Zal generaal Amr Omar gehoorzamen? Hebben de Arabieren de bibliotheek van Alexandrië echt verbrand? Of is deze het slachtoffer geworden van de dwaasheid der mensen door de eeuwen heen?
Leuk boek waarin je een beeld krijgt van het opbouwen van kennis en een bibliotheek. (tekst en plaatje van bol.com)

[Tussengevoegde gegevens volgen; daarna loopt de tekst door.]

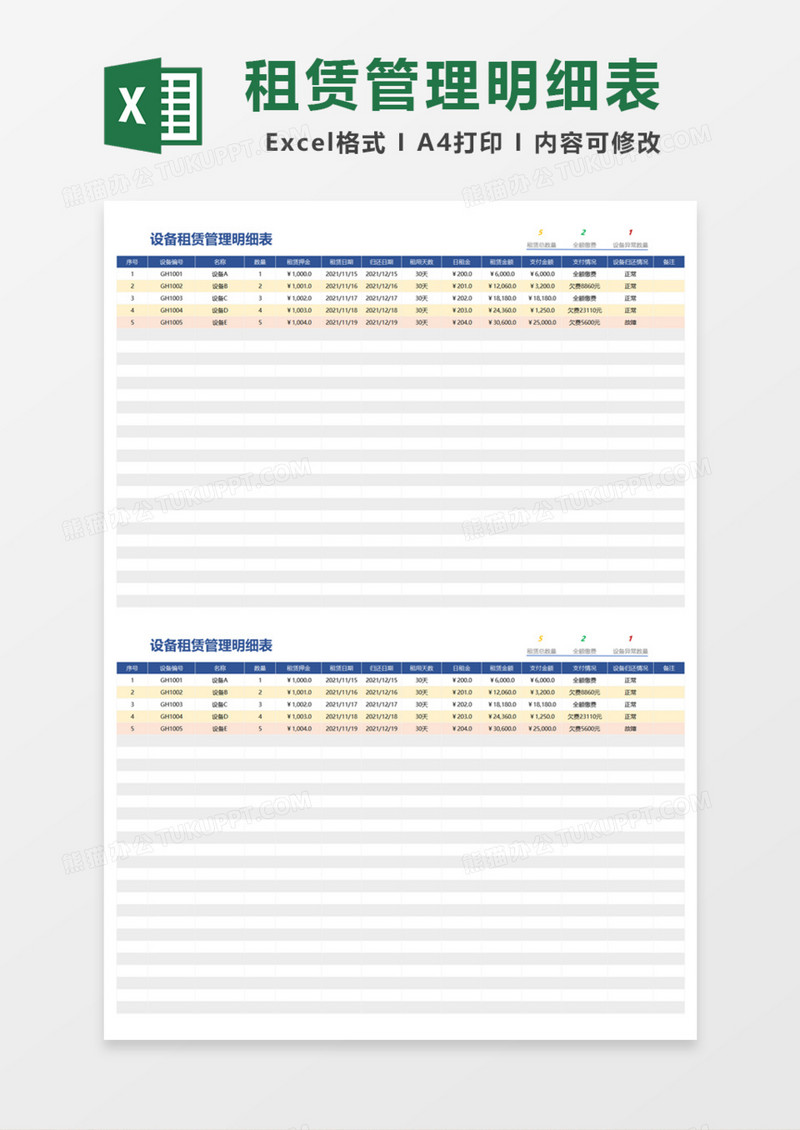 实用设备租赁管理明细表Excel模板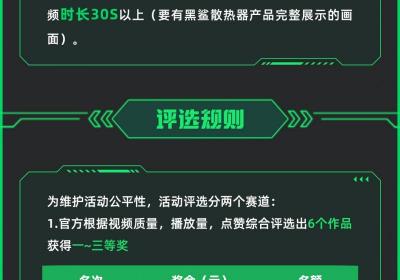 黑鲨外设发起“万物皆敢冻”创意挑战，现金大奖邀你玩转散热黑科技！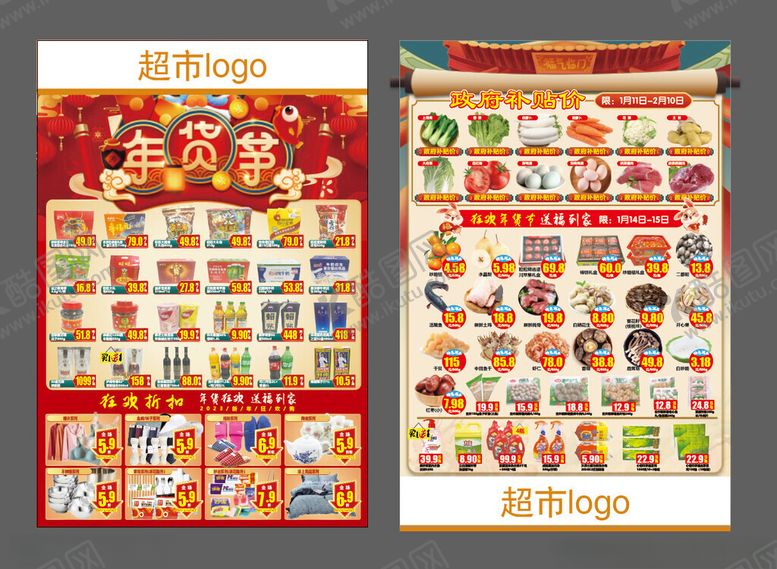 编号：53576611151903263046【酷图网】源文件下载-超市年货节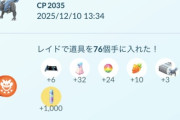 【ポケモンGO】GOパスのティア3のレイドボーナスがすごい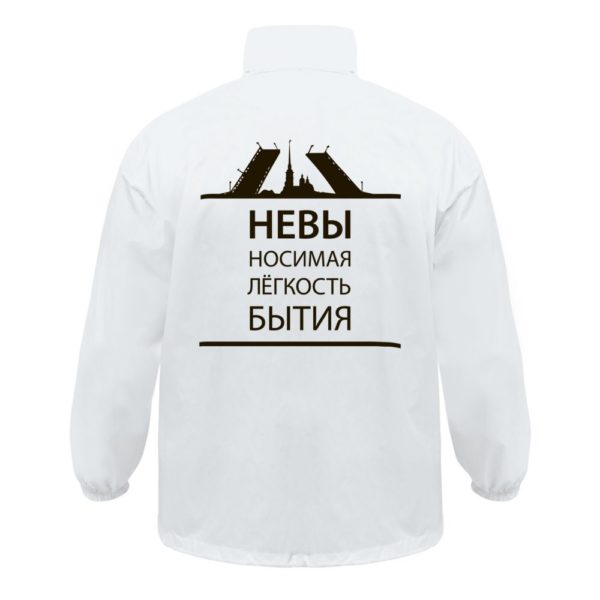 Ветровка «Невыносимая», белая - белый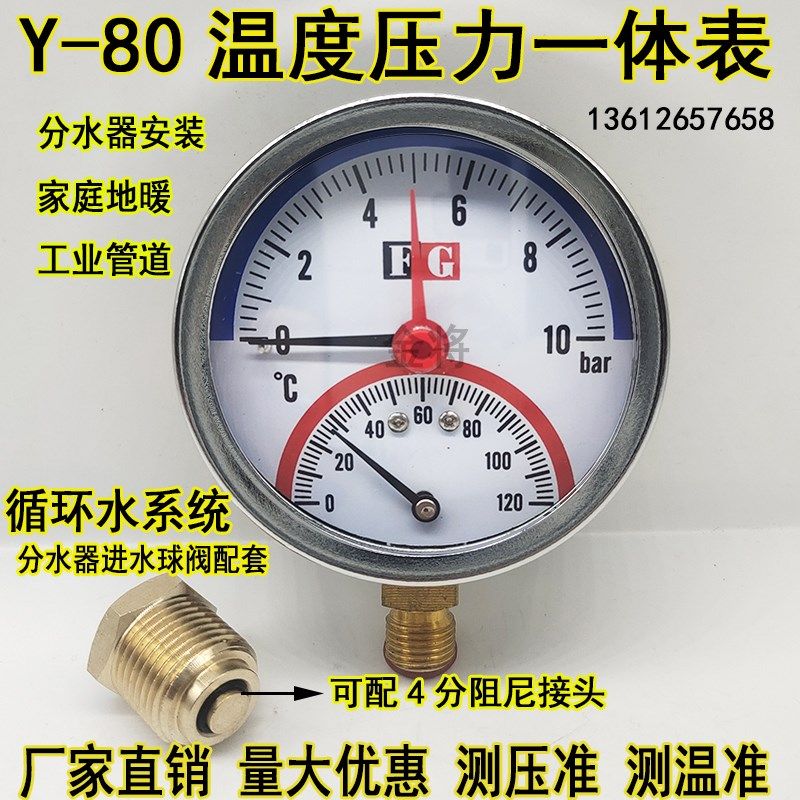 Y-80地暖压力温度一体表地暖分水器管道阀门双显水压表10bar120,包装,胶带座/封箱器,淘宝优惠券,粉丝福利购,淘宝优惠卷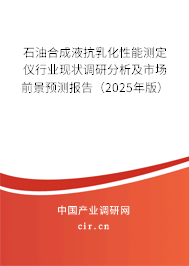 石油合成液抗乳化性能測定儀行業現狀調研分析及市場前景預測報告（2025年版）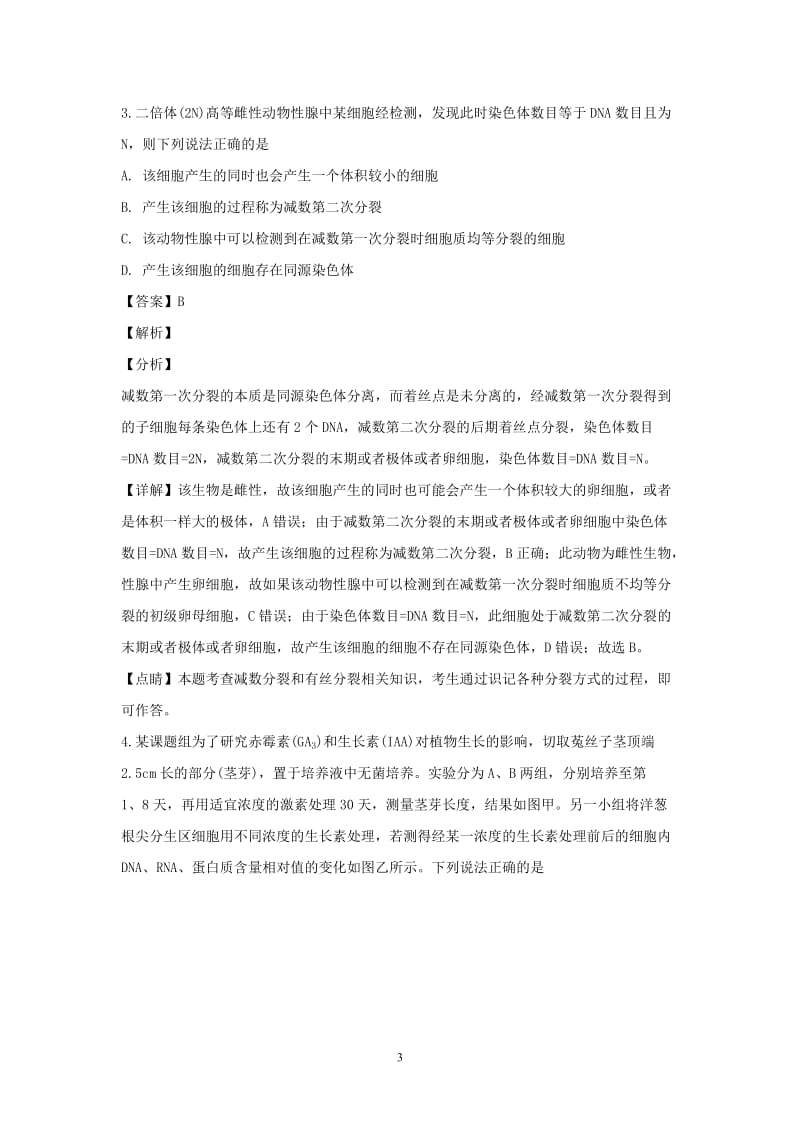 江西省九校重点中学协作体2019届高三第一次联考理科综合能力测试卷（生物部分）【附答案详解】_第3页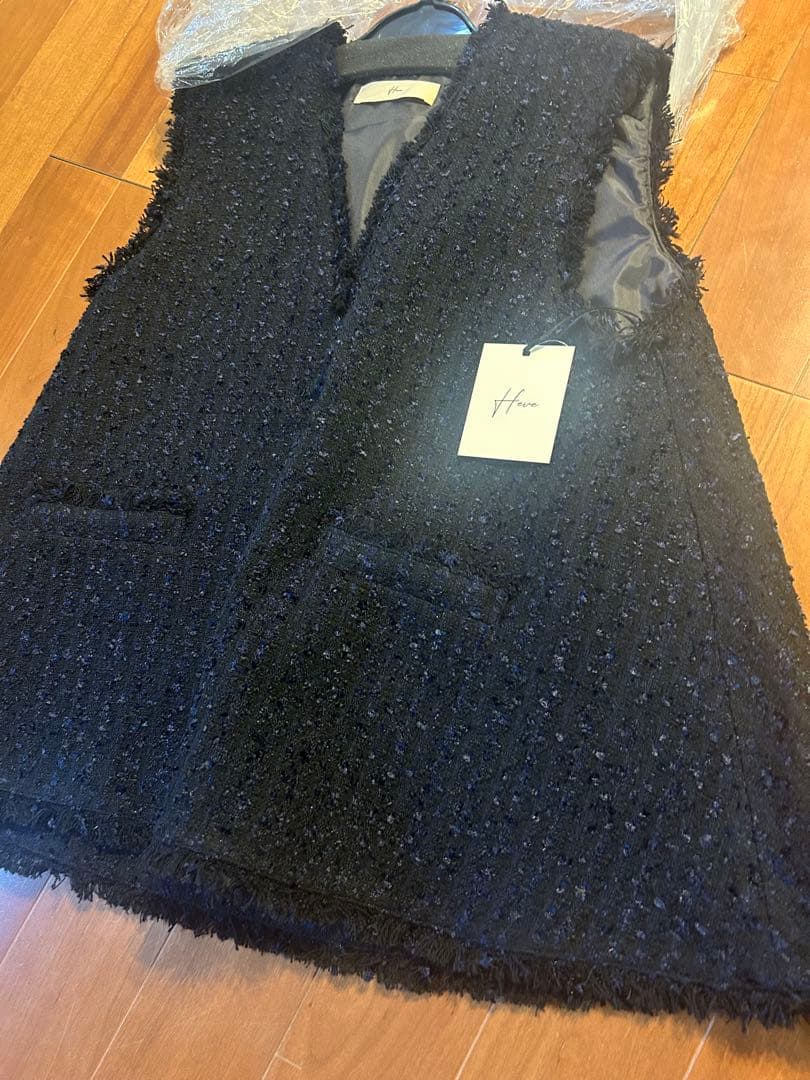 【新品】Heve ツイードジレ ネイビー
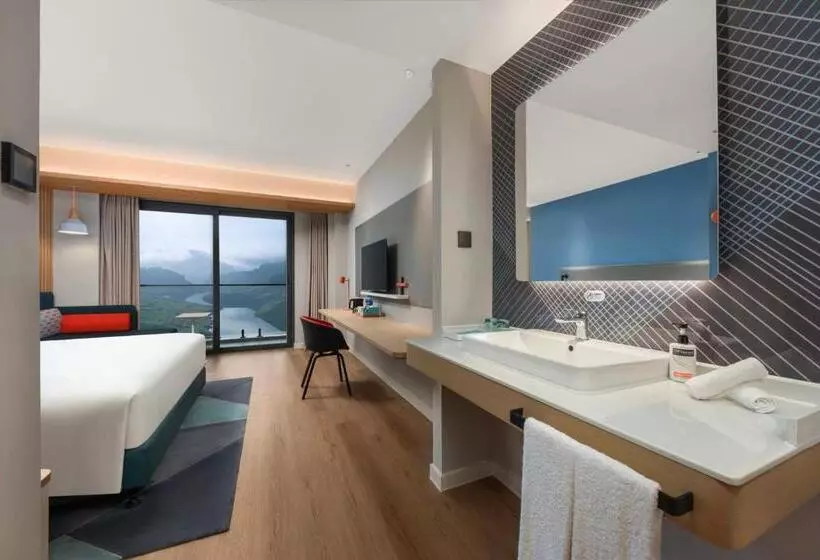 ホテル Holiday Inn Express Wawu Mountain, An Ihg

Hubert Lampo – De duivel en de maagd
“De duivel en de maagd” bekleedt een aparte plaats in het oeuvre van Hubert Lampo. De schrijver had met dit werk een volledig objectieve roman op het oog. Hiermede bedoelde hij een boek, waarin hij zichzelf niet identificeert met de mannelijke hoofdpersoon, wat praktisch in geheel zijn overig oeuvre het geval is. Wie vertrouwd is met Lampo’s werk merkt trouwens terstond, dat Gilles de Rais, de inderdaad historische vijftiende-eeuwse Bretonse edelman, voor hem een object van studie is geweest, waardoor hij met verbijstering en nieuwsgierigheid werd vervuld. Waarom werd een man, eens de wapengezel van Jeanne d’Arc, een duivel in mensengedaante, die zijn weerga niet vindt in de geschiedenis? Op deze vraag heeft Hubert Lampo een antwoord trachten te geven in dit boek over een zwarte-magier dat, de onvermijdelijke vrije interpretatie van de romancier ten spijt, op historische documenten berust. Een verhaal, typerend voor wat door de grote geleerde Huizinga als ‘het herfsttij der middeleeuwen’ werd gekenschetst.

Ik heb het afgelopen jaar een paar boeken van Hubert Lampo gelezen. Hoe meer ik er lees, hoe meer ik er wil lezen.